Je privilégie toujours ces zones :
- Midtown West / Hell’s Kitchen : à 10 minutes à pied de Times Square, mais avec de vraies rues, des restaurants de quartier et des prix 30% plus doux.
- Chelsea : parfait si vous voulez être proche de la High Line et du Meatpacking, avec un accès direct aux lignes de métro vers le sud.
- Upper West Side : mon choix personnel. À deux pas de Central Park, calme le soir, et le métro vous amène partout en 20 minutes.
Un conseil que j’ai appris à mes dépens : vérifiez toujours la distance à pied jusqu’à la station de métro, pas juste « la ligne passe dans le quartier ». La première fois, j’ai pris un hôtel à 15 minutes de marche de la station. Avec des chaussures déjà fatiguées en fin de journée, c’est une épreuve supplémentaire que vous ne méritez pas.

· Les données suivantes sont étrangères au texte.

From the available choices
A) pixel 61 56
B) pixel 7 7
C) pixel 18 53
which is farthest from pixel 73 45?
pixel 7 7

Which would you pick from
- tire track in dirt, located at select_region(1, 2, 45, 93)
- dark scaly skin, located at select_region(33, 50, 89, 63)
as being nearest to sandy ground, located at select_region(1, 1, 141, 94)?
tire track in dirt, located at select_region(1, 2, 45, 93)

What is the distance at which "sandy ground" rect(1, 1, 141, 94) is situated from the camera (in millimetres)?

Jour 1 : le sud de Manhattan — Statue de la Liberté et Wall Street
Commencez par le sud. Pourquoi ? Parce que c’est le quartier le plus dense en sites incontournables, et que vous avez encore l’énergie du premier jour. Mais attention à l’ordre des opérations.

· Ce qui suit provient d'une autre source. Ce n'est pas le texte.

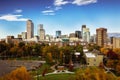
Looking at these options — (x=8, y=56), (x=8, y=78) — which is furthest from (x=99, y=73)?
(x=8, y=56)

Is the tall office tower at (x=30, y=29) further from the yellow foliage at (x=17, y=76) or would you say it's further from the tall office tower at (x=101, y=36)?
the yellow foliage at (x=17, y=76)

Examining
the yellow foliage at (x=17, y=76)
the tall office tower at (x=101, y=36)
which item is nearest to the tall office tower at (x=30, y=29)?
the tall office tower at (x=101, y=36)

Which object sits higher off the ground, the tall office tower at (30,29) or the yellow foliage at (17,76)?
the tall office tower at (30,29)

Réserver la Statue de la Liberté : le piège classique
La question qu’on me pose le plus souvent : « Est-ce qu’on peut y aller sans réserver ? »
Techniquement, oui. Pratiquement, non. Les billets pour le piédestal (et surtout pour la couronne) partent des semaines à l’avance en haute saison. Le billet “ferry classique” qui vous dépose sur Liberty Island sans monter, vous pouvez l’acheter le jour même. Mais si vous voulez monter au piédestal — et c’est un point de vue magnifique sur Lower Manhattan — réservez dès que vos dates sont fixées.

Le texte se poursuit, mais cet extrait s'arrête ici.